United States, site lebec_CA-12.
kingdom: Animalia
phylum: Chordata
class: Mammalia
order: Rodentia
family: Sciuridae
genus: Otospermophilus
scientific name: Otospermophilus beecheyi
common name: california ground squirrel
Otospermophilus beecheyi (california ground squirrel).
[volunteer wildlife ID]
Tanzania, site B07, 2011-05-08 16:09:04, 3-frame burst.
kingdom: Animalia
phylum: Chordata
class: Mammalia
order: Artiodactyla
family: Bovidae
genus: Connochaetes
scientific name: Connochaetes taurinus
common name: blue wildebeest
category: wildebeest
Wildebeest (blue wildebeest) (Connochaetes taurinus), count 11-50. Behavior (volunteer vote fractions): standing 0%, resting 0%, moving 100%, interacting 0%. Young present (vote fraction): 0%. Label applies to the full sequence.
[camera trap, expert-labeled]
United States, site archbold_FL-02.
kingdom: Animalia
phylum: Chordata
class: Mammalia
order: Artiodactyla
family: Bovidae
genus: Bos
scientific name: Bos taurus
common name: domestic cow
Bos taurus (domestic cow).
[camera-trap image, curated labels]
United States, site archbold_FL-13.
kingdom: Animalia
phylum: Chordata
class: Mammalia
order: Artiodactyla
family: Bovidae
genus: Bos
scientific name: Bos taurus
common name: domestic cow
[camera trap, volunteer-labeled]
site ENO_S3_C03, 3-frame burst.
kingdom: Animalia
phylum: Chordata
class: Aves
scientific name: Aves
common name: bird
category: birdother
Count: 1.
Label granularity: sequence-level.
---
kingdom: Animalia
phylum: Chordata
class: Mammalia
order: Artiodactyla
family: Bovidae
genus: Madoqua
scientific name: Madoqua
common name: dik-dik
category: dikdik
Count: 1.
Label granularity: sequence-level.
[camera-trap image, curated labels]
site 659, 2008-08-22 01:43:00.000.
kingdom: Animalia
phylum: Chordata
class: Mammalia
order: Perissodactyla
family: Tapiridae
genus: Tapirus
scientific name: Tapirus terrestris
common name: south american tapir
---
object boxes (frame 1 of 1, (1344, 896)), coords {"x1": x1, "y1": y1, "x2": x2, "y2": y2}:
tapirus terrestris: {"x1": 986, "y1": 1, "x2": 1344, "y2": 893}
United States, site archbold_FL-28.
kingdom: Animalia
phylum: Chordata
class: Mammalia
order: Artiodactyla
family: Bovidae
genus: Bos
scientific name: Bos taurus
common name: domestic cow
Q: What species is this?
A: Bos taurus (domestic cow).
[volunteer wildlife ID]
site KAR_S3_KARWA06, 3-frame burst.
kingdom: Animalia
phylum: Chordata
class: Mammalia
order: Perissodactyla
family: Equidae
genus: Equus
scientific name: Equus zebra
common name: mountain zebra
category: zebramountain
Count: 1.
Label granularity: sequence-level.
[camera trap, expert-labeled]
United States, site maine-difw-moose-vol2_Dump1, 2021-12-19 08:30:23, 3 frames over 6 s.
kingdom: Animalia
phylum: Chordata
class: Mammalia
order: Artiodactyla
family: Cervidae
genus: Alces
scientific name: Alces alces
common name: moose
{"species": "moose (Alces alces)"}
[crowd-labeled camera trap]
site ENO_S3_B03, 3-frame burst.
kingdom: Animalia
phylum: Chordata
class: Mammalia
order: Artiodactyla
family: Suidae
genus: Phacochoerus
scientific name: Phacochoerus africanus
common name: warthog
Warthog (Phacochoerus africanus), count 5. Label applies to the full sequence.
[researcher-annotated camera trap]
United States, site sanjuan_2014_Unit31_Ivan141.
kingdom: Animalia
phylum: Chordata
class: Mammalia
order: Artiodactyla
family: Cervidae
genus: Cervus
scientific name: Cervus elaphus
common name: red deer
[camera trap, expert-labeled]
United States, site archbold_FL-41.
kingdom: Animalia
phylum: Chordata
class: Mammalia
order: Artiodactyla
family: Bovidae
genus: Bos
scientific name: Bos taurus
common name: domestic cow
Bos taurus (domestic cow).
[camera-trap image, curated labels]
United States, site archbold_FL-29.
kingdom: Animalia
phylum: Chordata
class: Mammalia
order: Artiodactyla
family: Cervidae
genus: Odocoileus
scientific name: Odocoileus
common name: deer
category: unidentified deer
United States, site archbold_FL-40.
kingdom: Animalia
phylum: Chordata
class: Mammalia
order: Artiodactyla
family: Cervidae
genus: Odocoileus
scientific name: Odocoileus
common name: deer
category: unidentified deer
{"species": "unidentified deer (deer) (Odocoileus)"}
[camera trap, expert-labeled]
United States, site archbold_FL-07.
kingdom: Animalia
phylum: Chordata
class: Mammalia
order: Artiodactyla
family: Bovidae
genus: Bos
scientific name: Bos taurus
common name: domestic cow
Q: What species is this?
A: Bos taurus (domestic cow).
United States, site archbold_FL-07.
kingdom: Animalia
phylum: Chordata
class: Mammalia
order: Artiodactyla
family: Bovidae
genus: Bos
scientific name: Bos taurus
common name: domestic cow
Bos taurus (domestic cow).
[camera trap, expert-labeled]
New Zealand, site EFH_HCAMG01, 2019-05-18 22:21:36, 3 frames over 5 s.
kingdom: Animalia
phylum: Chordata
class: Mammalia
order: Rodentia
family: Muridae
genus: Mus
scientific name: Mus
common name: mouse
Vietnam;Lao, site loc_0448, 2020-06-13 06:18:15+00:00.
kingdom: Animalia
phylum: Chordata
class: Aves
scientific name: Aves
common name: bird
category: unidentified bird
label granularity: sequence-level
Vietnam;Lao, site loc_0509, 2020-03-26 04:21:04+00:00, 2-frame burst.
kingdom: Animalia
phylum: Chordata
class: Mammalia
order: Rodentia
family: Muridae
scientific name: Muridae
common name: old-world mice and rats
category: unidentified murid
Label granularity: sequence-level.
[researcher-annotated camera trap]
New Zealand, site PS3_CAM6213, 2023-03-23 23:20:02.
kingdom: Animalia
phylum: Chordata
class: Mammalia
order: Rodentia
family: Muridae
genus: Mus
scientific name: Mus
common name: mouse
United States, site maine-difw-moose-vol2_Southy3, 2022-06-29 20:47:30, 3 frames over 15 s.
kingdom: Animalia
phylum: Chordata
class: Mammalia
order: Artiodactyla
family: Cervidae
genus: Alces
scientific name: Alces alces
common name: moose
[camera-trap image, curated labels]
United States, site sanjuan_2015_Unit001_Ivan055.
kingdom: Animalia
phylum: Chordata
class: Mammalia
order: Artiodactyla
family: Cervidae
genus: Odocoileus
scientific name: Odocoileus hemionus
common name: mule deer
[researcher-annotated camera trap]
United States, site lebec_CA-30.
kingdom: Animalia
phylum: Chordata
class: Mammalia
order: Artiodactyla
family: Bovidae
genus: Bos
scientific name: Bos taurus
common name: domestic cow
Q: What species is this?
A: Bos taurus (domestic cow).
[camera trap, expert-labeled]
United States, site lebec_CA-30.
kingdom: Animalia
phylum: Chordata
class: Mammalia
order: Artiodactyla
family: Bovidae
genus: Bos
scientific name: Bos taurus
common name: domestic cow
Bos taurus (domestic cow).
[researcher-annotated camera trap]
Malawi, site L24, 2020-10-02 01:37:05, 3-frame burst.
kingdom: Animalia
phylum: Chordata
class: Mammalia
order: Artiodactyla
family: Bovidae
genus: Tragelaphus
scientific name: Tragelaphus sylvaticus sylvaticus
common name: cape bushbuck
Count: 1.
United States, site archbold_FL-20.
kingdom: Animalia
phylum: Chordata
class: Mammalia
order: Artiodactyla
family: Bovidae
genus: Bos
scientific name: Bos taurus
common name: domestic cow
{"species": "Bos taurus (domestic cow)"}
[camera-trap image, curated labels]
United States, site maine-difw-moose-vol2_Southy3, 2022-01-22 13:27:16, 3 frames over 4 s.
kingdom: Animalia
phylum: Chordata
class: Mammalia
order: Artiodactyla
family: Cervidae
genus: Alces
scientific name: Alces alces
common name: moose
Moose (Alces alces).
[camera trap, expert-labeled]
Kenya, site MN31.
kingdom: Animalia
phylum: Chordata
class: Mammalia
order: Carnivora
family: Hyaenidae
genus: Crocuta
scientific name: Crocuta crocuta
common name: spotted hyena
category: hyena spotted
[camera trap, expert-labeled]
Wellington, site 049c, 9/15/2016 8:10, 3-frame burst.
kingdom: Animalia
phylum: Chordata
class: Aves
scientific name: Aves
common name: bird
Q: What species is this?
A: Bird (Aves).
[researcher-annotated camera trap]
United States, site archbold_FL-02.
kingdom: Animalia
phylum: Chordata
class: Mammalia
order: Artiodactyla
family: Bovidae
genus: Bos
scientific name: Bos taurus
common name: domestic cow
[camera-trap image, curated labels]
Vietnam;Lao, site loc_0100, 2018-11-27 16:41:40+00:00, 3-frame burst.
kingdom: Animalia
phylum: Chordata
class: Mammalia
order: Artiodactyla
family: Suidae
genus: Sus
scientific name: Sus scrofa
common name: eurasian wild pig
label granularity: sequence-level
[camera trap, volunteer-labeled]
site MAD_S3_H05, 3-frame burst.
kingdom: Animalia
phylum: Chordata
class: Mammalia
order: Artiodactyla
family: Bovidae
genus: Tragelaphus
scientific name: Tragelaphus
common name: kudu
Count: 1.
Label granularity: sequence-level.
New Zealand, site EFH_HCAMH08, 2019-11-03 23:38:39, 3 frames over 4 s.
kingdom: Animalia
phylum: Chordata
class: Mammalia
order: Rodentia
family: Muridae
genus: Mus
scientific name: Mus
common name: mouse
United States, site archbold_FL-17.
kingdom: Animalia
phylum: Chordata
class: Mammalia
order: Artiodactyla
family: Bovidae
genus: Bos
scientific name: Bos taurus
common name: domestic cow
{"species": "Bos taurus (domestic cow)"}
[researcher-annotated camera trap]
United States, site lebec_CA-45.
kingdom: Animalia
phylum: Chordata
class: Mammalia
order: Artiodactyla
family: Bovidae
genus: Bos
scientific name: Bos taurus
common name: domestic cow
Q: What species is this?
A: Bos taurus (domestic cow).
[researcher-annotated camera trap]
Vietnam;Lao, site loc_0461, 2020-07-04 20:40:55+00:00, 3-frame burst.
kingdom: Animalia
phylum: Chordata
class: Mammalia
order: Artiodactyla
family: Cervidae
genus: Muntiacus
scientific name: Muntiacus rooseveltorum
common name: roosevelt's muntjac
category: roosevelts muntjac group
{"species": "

Work required =
If a line comes after the one that contains "United States, site archbold_FL-13.", leave it out; return every line of the entries up to that point exactly, starting with the first, with that line included.

Result of the exercise =
United States, site lebec_CA-12.
kingdom: Animalia
phylum: Chordata
class: Mammalia
order: Rodentia
family: Sciuridae
genus: Otospermophilus
scientific name: Otospermophilus beecheyi
common name: california ground squirrel
Otospermophilus beecheyi (california ground squirrel).
[volunteer wildlife ID]
Tanzania, site B07, 2011-05-08 16:09:04, 3-frame burst.
kingdom: Animalia
phylum: Chordata
class: Mammalia
order: Artiodactyla
family: Bovidae
genus: Connochaetes
scientific name: Connochaetes taurinus
common name: blue wildebeest
category: wildebeest
Wildebeest (blue wildebeest) (Connochaetes taurinus), count 11-50. Behavior (volunteer vote fractions): standing 0%, resting 0%, moving 100%, interacting 0%. Young present (vote fraction): 0%. Label applies to the full sequence.
[camera trap, expert-labeled]
United States, site archbold_FL-02.
kingdom: Animalia
phylum: Chordata
class: Mammalia
order: Artiodactyla
family: Bovidae
genus: Bos
scientific name: Bos taurus
common name: domestic cow
Bos taurus (domestic cow).
[camera-trap image, curated labels]
United States, site archbold_FL-13.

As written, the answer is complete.